START DATA TO EXAMINE

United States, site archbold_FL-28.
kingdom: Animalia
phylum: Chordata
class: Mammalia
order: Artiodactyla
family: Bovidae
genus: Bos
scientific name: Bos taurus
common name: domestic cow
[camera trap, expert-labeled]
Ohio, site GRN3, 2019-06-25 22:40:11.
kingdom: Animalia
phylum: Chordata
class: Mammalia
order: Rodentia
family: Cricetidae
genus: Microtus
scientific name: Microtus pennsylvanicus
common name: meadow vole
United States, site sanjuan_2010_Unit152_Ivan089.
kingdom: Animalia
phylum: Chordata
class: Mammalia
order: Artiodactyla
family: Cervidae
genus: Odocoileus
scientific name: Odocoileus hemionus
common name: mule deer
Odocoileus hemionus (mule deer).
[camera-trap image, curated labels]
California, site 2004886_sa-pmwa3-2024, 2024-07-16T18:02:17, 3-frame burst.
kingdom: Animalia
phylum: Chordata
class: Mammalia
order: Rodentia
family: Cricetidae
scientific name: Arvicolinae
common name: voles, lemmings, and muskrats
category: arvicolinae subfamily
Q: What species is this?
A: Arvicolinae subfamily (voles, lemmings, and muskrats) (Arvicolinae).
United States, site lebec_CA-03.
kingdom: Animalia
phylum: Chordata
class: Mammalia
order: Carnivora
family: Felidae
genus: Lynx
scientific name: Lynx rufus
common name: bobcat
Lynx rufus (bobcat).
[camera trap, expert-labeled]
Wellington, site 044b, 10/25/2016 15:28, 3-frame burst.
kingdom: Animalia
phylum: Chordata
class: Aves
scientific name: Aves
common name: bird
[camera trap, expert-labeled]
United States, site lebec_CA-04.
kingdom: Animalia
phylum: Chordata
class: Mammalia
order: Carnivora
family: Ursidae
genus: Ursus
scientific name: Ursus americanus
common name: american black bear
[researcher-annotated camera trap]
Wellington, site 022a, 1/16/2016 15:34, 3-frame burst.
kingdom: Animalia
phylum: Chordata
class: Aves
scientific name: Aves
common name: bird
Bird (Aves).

END DATA TO EXAMINE

=== WORK REQUEST ===
Some lines of the data above may hold the word "scientific"; state how many do, and give only that number.

=== RESULT OF THE EXERCISE ===
8